According to accounts shared with ICC officials, he is alleged to have told her: “You should help us and let us take care of you. You don’t want to be getting into things that could compromise your security or that of your family.”

It adds that this surveillance has been ongoing in the past several months.

International Criminal Court Prosecutor Karim Khan in a file photo. Image Credit: AFP

‘Tremendous pressure by US’ on Khan

An intercepted message revealed Khan had previously wanted to issue arrest warrants against Israeli officials but was faced with “tremendous pressure” by the US, a source familiar with the message’s content said.

One intelligence source said that Netanyahu has taken a close interest in the covert campaign against the ICC, describing him as “obsessed.”

Five sources familiar with Israeli intelligence activity said phone calls made by Bensouda with Palestinians in the occupied West Bank and Gaza Strip were routinely monitored. Bensouda had been looking into Israeli crimes against humanity in the occupied West Bank.

“If Fatou Bensouda spoke to any person in the West Bank or Gaza, then that phone call would enter [intercept] systems,” the source said, adding that intelligence operatives were able to extract information from the prosecutor without targeting her mobile device with spyware.
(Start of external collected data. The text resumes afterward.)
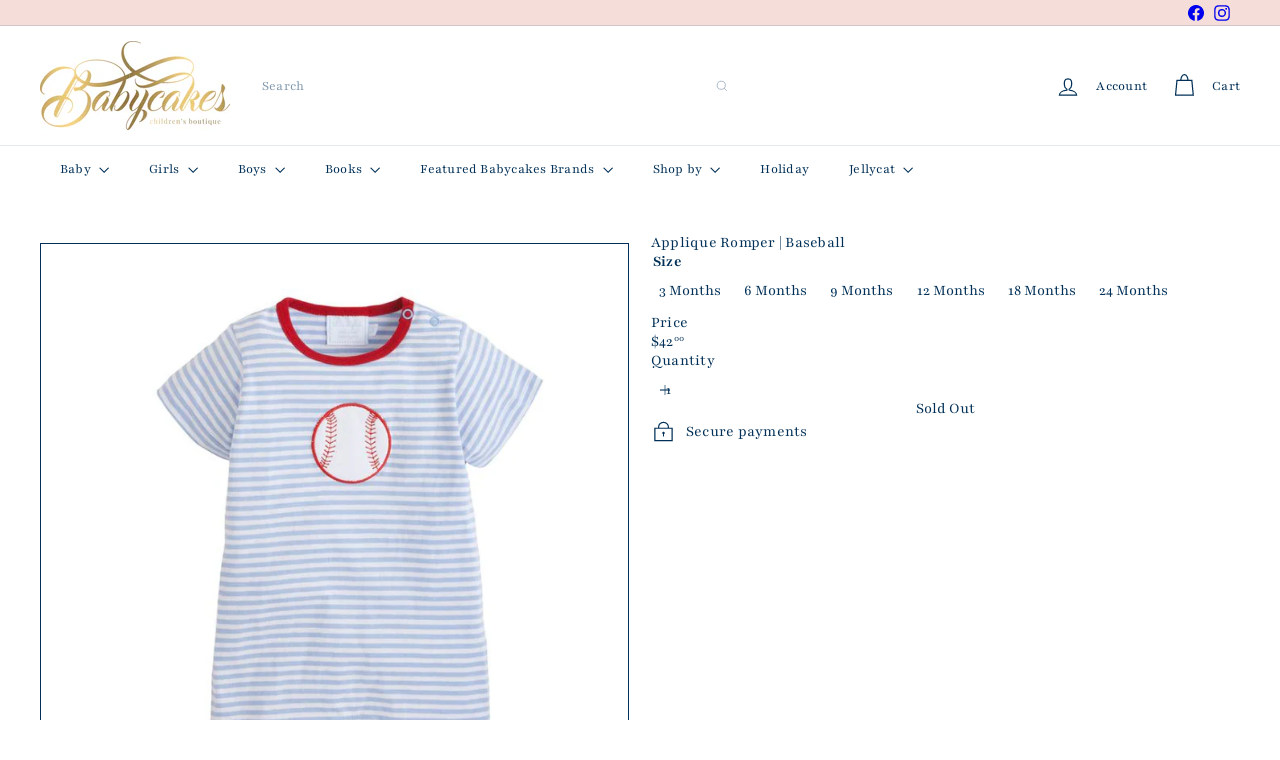

--- FILE ---
content_type: text/javascript
request_url: https://www.babycakeschildrensboutique.com/cdn/shop/t/8/assets/cart.order-note.js?v=56198602689862001351760365064
body_size: -441
content:
class CartNote extends HTMLElement{connectedCallback(){this.abortController=new AbortController,this.noteInput=this.querySelector('[name="note"]'),this.noteBtn=this.querySelector(".add-note"),this.noteInput.addEventListener("change",function(evt){const newNote=evt.target.value;this.updateNote(newNote)}.bind(this),{signal:this.abortController.signal}),this.noteBtn.addEventListener("click",()=>{this.noteBtn.classList.toggle("is-active"),this.querySelector(".cart__note").classList.toggle("hide")},{signal:this.abortController.signal})}disconnectedCallback(){this.abortController.abort()}updateNote(note){return fetch(window.Shopify.routes.root+"cart/update.js",{method:"POST",headers:{"Content-Type":"application/json"},body:JSON.stringify({note})}).then(response=>{if(!response.ok)throw response;return response.json()})}}customElements.define("cart-note",CartNote);
//# sourceMappingURL=/cdn/shop/t/8/assets/cart.order-note.js.map?v=56198602689862001351760365064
The Guardian revealed on Tuesday that Bensouda was also subject to a years-long Israeli intimidation campaign, during which she was threatened by Cohen.

60 people under surveillance

“A large whiteboard in an Israeli intelligence department contained the names of about 60 people under surveillance – half of them Palestinians and half from other countries, including UN officials and ICC personnel,” the joint investigation adds, citing another Israeli source.

Israeli operatives also hacked into the emails of the Palestinian rights group Al-Haq, which was communicating with the office of the former ICC prosecutor and has itself been subject to a years-long campaign of violence, repression, and censorship by Israel.

An ICC spokesman told the Guardian that it was aware of “proactive intelligence-gathering activities being undertaken by a number of national agencies hostile towards the court” but that “none of the recent attacks against it by national intelligence agencies” had managed to infiltrate the court’s evidence holdings.

The Israeli prime minister’s office denied the campaign and said the allegations were designed to “hurt the state of Israel.”